Exactly the lines from the one containing "[citizen-science consensus label]" through the final line of the listing are to be retyped, and nothing more.

*** Opening of MATERIAL TO PROCESS ***

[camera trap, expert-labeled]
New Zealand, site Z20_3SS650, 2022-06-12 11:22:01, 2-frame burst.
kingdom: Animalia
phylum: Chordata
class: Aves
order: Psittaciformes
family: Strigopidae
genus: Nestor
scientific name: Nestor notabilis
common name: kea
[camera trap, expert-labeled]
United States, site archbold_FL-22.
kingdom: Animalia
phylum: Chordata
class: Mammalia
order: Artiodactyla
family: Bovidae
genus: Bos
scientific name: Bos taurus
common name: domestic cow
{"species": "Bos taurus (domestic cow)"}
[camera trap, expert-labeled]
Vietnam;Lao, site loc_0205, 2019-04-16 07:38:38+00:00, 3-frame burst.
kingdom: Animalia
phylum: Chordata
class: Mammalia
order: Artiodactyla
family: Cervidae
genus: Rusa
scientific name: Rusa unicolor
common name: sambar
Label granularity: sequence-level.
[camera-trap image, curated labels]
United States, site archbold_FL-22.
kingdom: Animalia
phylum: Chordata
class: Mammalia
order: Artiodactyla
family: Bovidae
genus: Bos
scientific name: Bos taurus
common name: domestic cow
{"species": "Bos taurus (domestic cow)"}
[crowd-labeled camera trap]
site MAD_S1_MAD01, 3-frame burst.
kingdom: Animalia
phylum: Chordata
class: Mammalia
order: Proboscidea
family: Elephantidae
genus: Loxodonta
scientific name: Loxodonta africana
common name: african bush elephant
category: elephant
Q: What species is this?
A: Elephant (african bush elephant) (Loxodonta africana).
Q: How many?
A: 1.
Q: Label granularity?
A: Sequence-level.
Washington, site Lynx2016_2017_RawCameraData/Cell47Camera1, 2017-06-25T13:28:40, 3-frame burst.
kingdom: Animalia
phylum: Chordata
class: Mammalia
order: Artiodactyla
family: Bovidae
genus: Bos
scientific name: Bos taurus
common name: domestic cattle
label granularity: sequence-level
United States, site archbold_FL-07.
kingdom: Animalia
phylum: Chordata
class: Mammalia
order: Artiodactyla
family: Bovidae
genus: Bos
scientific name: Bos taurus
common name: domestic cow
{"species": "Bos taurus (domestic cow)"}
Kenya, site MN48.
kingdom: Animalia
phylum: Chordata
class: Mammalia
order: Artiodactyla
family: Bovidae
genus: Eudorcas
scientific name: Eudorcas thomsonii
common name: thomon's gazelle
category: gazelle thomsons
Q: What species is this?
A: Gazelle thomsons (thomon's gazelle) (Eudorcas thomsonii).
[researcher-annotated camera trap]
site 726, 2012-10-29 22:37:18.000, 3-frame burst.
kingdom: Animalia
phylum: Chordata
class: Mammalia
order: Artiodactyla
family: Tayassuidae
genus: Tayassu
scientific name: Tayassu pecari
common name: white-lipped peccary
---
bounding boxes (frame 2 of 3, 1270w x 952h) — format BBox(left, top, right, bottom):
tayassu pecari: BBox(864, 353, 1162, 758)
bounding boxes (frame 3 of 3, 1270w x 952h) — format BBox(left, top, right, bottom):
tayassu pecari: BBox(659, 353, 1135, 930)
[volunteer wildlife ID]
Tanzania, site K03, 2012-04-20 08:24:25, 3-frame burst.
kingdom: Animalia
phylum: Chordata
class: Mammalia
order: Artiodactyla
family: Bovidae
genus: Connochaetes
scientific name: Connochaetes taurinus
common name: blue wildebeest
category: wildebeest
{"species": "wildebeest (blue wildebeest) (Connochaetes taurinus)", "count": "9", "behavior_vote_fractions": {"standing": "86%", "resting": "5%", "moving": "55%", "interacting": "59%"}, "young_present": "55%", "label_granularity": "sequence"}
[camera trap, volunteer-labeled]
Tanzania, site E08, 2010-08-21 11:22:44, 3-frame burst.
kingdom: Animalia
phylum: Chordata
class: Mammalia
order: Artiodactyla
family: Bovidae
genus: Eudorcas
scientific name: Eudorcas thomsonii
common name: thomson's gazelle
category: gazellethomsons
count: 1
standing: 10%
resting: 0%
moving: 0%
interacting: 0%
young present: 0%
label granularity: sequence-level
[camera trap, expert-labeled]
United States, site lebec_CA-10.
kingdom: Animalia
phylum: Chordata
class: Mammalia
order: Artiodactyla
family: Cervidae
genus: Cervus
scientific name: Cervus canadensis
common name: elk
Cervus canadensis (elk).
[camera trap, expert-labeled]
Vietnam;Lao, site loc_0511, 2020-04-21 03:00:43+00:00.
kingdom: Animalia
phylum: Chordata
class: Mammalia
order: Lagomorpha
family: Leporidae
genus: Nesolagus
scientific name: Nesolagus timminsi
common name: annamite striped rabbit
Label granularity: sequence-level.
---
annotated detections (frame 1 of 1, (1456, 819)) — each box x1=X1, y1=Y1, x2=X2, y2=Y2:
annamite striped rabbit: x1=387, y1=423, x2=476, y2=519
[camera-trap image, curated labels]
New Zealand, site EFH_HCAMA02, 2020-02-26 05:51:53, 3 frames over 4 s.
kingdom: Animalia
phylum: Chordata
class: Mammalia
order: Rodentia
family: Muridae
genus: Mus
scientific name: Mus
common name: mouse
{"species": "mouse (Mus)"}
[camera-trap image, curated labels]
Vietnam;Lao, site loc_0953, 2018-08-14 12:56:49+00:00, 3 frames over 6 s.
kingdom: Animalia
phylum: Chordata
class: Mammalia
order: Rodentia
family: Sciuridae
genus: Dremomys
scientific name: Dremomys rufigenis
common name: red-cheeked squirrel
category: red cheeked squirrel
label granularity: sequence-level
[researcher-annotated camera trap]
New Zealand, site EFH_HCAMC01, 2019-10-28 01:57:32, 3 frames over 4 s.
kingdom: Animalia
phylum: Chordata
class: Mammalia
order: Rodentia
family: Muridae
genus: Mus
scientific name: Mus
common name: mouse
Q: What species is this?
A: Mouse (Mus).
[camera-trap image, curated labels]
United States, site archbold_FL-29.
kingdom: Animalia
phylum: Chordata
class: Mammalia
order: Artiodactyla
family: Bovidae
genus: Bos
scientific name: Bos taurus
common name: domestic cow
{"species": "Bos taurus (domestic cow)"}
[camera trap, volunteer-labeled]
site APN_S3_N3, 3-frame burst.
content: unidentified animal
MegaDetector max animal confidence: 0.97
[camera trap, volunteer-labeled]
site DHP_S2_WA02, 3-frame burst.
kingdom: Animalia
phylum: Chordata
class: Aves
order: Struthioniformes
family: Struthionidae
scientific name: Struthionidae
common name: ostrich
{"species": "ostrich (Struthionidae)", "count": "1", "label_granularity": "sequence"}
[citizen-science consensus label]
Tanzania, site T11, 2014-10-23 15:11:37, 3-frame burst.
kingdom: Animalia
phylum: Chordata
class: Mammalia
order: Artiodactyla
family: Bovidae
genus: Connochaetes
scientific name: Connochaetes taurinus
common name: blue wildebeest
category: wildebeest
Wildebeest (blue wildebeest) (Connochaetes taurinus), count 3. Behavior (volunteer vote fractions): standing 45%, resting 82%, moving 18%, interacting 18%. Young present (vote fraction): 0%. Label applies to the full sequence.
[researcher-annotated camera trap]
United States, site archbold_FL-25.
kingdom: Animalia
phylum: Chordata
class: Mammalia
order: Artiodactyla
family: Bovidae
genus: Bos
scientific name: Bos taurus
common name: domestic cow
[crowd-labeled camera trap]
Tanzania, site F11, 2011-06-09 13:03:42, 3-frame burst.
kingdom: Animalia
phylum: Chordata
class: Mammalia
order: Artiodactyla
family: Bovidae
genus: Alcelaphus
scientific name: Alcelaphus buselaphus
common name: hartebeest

*** Close of MATERIAL TO PROCESS ***

## TASK OUTPUT
[citizen-science consensus label]
Tanzania, site T11, 2014-10-23 15:11:37, 3-frame burst.
kingdom: Animalia
phylum: Chordata
class: Mammalia
order: Artiodactyla
family: Bovidae
genus: Connochaetes
scientific name: Connochaetes taurinus
common name: blue wildebeest
category: wildebeest
Wildebeest (blue wildebeest) (Connochaetes taurinus), count 3. Behavior (volunteer vote fractions): standing 45%, resting 82%, moving 18%, interacting 18%. Young present (vote fraction): 0%. Label applies to the full sequence.
[researcher-annotated camera trap]
United States, site archbold_FL-25.
kingdom: Animalia
phylum: Chordata
class: Mammalia
order: Artiodactyla
family: Bovidae
genus: Bos
scientific name: Bos taurus
common name: domestic cow
[crowd-labeled camera trap]
Tanzania, site F11, 2011-06-09 13:03:42, 3-frame burst.
kingdom: Animalia
phylum: Chordata
class: Mammalia
order: Artiodactyla
family: Bovidae
genus: Alcelaphus
scientific name: Alcelaphus buselaphus
common name: hartebeest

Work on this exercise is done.